Overall, to be perfectly honest. I will likely be buying some more of these. I really like them. I hope you guys try one.


----------



## Danny. (Feb 23, 2013)

Looks really nice. What about shipping cost? If you don't mind me asking.


----------



## glock34girl (Feb 23, 2013)

As I recall, $17.00 USD. This included tracking, material and a $100.00 dollar insurance cover against loss or damage.


----------



## Bug Trader (Feb 23, 2013)

Mime454 said:


> Looks nice. Not sure if I'm a big fan of the removable bottom though.

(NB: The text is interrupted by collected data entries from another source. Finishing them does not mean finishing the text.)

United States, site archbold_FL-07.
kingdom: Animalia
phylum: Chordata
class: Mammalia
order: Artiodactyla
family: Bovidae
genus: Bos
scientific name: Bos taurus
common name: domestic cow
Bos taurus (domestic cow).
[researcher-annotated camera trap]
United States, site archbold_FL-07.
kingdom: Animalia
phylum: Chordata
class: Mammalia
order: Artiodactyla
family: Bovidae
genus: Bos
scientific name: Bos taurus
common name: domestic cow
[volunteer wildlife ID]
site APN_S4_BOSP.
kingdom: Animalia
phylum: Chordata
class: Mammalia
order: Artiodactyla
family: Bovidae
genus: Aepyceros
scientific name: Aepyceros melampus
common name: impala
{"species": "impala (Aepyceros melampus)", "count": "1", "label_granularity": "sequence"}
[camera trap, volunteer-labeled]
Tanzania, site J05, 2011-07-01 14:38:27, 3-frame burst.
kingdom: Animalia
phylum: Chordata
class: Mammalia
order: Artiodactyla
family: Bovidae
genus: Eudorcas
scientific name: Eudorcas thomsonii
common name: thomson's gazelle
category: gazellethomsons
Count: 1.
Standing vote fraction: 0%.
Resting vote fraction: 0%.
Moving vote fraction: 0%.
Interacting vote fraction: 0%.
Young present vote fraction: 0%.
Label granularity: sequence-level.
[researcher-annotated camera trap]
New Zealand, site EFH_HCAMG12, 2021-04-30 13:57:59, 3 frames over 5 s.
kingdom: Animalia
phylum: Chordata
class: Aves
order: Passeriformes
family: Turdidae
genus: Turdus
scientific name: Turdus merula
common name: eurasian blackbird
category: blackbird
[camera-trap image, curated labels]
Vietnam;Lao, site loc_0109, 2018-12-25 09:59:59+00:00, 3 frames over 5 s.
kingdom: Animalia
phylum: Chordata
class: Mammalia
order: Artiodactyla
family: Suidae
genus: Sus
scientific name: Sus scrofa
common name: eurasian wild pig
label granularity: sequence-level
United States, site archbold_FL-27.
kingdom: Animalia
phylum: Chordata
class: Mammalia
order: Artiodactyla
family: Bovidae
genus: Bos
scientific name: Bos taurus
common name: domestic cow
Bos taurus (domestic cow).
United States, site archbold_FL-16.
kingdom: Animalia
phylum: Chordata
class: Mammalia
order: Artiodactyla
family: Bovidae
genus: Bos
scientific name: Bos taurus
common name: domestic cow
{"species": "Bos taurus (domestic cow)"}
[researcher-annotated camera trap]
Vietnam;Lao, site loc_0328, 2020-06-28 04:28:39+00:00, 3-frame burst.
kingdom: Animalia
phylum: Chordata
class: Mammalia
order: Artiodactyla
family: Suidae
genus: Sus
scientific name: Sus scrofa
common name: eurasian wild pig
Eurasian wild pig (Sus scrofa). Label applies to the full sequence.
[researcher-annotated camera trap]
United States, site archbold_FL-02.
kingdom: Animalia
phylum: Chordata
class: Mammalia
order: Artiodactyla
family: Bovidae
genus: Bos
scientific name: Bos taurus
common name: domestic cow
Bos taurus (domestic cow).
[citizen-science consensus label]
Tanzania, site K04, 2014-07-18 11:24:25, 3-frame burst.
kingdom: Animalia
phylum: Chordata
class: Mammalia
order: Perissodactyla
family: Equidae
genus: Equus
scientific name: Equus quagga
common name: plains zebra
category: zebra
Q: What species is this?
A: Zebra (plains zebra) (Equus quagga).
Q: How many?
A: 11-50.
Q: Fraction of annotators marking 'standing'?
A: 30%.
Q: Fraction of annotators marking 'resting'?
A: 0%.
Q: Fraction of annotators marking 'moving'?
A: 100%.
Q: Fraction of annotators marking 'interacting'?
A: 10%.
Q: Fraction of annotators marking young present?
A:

Hey Mike, I havent had much time to work on the base issues, I used foam board for these because I wasn't sure yet if shipping plexi or abs bases in the cage would risk cutting the mesh in shipping. This was the irst shipment. I actually cut glass and set it into my cages, it could be siliconed in but Im a fan of easy cleaning. I can also screen the bottoms I just found it to be unneeded at this point.


----------



## twolfe (Feb 23, 2013)

I'd like to get one. These look very nice. If it would work to leave the bottom open, I'd rather find a tray or something to sit it on. I find cleaning the corners of my terrariums to be a pain. It would be great if you could just pick it up and remove a tray for cleaning??? I suppose you'd need a bottom though if you were to stack them.


----------



## azn567 (Feb 24, 2013)

I shall be receiving three of these cages soon, one large and two small. I shall post my comments here when I receive the cages.


----------



## sally (Feb 24, 2013)

i will try some for sure!


----------



## Digger (Feb 24, 2013)

Excellent review GG !


----------



## Krissim Klaw (Feb 24, 2013)

glock34girl said:


> -Insert great info-


Thank you for taking the time at a nice review. I was curious to learn more about these cages.



Bug Trader said:


> Hey Mike, I havent had much time to work on the base issues, I used foam board for these because I wasn't sure yet if shipping plexi or abs bases in the cage would risk cutting the mesh in shipping. This was the irst shipment. I actually cut glass and set it into my cages, it could be siliconed in but Im a fan of easy cleaning. I can also screen the bottoms I just found it to be unneeded at this point.


I must admit I'm also not a fan of the removable base, at least not with the bottom going completely empty. I like the foam idea that can be removed but I would want there to be a solid base beneath that. One question I do have is how hard would it be to replace the screen in one of the panels? One of the bummers about screen cages is the mesh can get stained up from oothecas and other mayhem over time.

Another question I have would be could you place a piece of glass or plexi in the opening door panel of the cages. I for a long time have been wanting to get a massive display cage that had the benefits of glass for viewing but the easy netting on the rest of the panels for comfortable living for the mantises. I'm wondering if you would be able to put together something like that? Also wondering how big you can go?


----------



## Bug Trader (Feb 24, 2013)

Krissim Klaw said:


> Thank you for taking the time at a nice review. I was curious to learn more about these cages.
> 
> I must admit I'm also not a fan of the removable base, at least not with the bottom going completely empty. I like the foam idea that can be removed but I would want there to be a solid base beneath that. One question I do have is how hard would it be to replace the screen in one of the panels? One of the bummers about screen cages is the mesh can get stained up from oothecas and other mayhem over time.
> 
> Another question I have would be could you place a piece of glass or plexi in the opening door panel of the cages. I for a long time have been wanting to get a massive display cage that had the benefits of glass for viewing but the easy netting on the rest of the panels for comfortable living for the mantises. I'm wondering if you would be able to put together something like that? Also wondering how big you can go?


The base can be anything, I could screen them, mount anything from sheet metal to plexi, glass, abs, plywood, carboard you name it thats the easy part. I really prefer the removable bottoms for the ease of cleaning but it comes down to what the person with the cage wants. As for the mesh you could spray it off, rub it with a rag but my friends just spray them off then spray them with bleack water mix to sterilize and clean them. I actually make my own cages with the black no see um mesh as it doesnt show wear but most think the white looks better.

I can insert panels to hold humidity, I can also roll plastic sheeting into the spline behind the screen its all in what the person with the cage needs. I keep most of mine in a temp controlled greenhouse so temps and humidity are not an issue but I do mess around with ideas to help others with their needs for a humidity holding cage. I get the screen frame in 12' peices I can go that big, my largest cages are 96''x14''x16'' that hold entire idolo hatches for my to raise up. The problem is shipping a large cage safely though I could make cubes as big as 22'' that would likely ship safe.


----------



## Bug Trader (Feb 24, 2013)

For those of you who need cages that hold humidity I can show you how to make vert kits of screen that fit those $1 per gallon sales at Petco.


----------



## Malakyoma (Feb 24, 2013)

I could use those for my 15gal tank.


----------



## glock34girl (Feb 24, 2013)

is that an aquarium or is that one of the reptile set ups that have the slidding glass window or is it something completley different?


----------



## Bug Trader (Feb 25, 2013)

Its a 75 gallon aquarium.


----------